◆ TAREFA PROPOSTA A:
Na listagem, comece na linha que contém "Is the vertical" e pare depois da que contém "How far are". Reescreva somente esse trecho trocando "floodwater" por "muddy water" e deixando todo o resto igual.
══════
Mesmo com dinheiro, nada é simples. Além da economia existe a política, como mostraram as eleições deste ano na Alemanha. Nunca o Partido Verde conseguiu tantos votos, principalmente dos jovens que seguem a sigla desde sua fundação em Karlsruhe.

No debate eleitoral, porém, os operários da próspera indústria automobilística da Baviera – que exporta Mercedes, Audi e BMW para a China – manifestaram incômodo com a meta incluída no Pacto Ecológico Europeu de reduzir drasticamente a produção de carros. Os candidatos do Partido Verde acenaram com as novas oportunidades da transição para a economia de baixo carbono, e com a conversão das montadoras tradicionais em fabricantes de carros elétricos. Nada apaga o fato, no entanto – lembrado por Smil em outra de suas verdades inconvenientes – que uma fábrica da Toyota, mesmo com a robotização do setor, gera muito mais empregos que um Google.
══════
◆ TAREFA PROPOSTA B:
Segundo o texto citado, em que cidade o Partido Verde foi fundado?

◆ DADOS DE ENTRADA:
══════
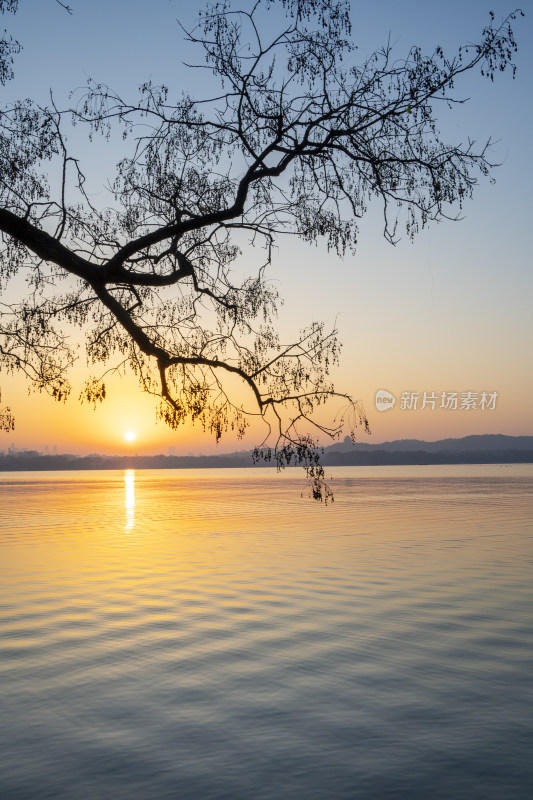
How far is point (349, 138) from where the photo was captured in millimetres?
══════
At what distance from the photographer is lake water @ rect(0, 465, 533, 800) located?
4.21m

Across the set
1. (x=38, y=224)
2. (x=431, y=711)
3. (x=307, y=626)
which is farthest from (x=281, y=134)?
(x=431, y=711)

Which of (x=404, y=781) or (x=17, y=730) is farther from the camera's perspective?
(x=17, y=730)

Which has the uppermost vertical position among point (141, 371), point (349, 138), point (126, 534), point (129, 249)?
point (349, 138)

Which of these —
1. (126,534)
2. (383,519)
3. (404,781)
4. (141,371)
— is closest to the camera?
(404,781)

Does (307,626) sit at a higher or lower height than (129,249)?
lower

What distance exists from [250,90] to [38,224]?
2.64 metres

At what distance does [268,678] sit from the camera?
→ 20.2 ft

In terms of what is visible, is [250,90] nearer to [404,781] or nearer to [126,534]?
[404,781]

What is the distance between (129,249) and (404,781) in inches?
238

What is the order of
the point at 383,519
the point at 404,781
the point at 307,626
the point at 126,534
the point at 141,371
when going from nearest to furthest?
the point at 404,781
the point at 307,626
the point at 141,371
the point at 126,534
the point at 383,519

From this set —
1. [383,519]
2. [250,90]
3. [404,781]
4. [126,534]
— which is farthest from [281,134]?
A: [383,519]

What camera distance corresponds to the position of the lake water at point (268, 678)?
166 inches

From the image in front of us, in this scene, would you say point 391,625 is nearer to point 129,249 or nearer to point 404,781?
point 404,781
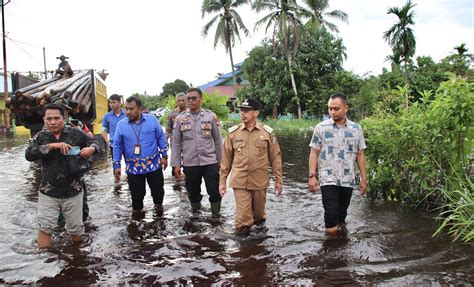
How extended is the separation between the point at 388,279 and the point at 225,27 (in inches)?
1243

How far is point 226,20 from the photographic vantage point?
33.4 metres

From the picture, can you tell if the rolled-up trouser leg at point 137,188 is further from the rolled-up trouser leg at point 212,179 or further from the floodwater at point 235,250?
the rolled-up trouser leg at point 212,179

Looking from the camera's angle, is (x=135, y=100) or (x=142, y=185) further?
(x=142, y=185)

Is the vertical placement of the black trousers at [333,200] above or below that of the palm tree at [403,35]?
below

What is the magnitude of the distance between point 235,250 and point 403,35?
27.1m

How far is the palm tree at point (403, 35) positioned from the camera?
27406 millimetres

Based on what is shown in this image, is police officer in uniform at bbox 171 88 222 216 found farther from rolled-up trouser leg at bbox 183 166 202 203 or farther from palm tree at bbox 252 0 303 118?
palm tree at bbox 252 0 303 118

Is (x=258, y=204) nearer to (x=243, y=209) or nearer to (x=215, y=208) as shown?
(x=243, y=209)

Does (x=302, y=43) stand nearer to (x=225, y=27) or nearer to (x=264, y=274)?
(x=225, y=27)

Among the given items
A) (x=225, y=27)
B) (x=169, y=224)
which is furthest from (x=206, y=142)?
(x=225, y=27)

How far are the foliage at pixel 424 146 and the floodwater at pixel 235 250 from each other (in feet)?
══════
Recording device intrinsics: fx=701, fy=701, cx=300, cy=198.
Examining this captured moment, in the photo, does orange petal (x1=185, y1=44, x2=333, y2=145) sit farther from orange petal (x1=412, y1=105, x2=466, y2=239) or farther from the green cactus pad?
══════
◆ RESPOSTA A:
Is the vertical placement of the black trousers at [333,200] above or below that of the palm tree at [403,35]?
below

What is the magnitude of the distance between point 235,250 and point 403,35?
27.1m

How far is the palm tree at point (403, 35) positioned from the camera?
27406 millimetres

Based on what is shown in this image, is police officer in uniform at bbox 171 88 222 216 found farther from rolled-up trouser leg at bbox 183 166 202 203 or farther from palm tree at bbox 252 0 303 118?
palm tree at bbox 252 0 303 118

Is (x=258, y=204) nearer to (x=243, y=209) or nearer to (x=215, y=208) as shown?
(x=243, y=209)

Does (x=302, y=43) stand nearer to (x=225, y=27) or nearer to (x=264, y=274)?
(x=225, y=27)

Among the given items
A) (x=225, y=27)
B) (x=169, y=224)
which is furthest from (x=206, y=142)?
(x=225, y=27)

How far are the foliage at pixel 424 146 and the muddy water at pixel 235 250 from each other (in feet)?

◆ RESPOSTA B:
Em Karlsruhe.